Your answer should be the lines below from the one holding "scientific name: Urocyon cinereoargenteus" through the one holding "common name: wild boar", copied exactly and with nothing else.

[Stored data entries]
____

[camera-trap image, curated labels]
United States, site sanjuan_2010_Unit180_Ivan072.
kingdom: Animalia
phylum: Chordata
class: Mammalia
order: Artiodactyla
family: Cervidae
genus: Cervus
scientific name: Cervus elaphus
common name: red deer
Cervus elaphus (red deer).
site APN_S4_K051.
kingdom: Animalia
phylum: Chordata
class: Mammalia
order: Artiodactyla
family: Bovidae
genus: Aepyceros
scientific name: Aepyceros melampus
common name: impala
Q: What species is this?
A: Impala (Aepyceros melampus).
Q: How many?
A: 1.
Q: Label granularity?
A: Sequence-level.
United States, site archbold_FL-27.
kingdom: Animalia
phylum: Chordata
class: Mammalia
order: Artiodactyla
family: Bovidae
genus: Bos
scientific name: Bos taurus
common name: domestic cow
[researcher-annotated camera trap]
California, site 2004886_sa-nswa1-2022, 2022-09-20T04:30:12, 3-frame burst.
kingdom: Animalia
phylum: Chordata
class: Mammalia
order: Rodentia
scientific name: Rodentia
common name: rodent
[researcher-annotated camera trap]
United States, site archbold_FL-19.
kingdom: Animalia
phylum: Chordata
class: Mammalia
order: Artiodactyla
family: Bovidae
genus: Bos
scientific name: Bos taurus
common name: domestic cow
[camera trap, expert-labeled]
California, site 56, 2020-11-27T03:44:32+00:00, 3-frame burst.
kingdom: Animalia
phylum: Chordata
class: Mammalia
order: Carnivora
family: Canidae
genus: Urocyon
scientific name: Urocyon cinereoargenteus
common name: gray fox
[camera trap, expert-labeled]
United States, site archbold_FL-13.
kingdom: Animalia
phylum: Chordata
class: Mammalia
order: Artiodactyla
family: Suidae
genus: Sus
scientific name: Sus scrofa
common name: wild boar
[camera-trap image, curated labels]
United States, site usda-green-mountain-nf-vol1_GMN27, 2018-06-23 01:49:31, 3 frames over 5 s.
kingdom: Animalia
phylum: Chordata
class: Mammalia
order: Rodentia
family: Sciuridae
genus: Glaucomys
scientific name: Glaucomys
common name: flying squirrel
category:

____

■ Answer space ■
scientific name: Urocyon cinereoargenteus
common name: gray fox
[camera trap, expert-labeled]
United States, site archbold_FL-13.
kingdom: Animalia
phylum: Chordata
class: Mammalia
order: Artiodactyla
family: Suidae
genus: Sus
scientific name: Sus scrofa
common name: wild boar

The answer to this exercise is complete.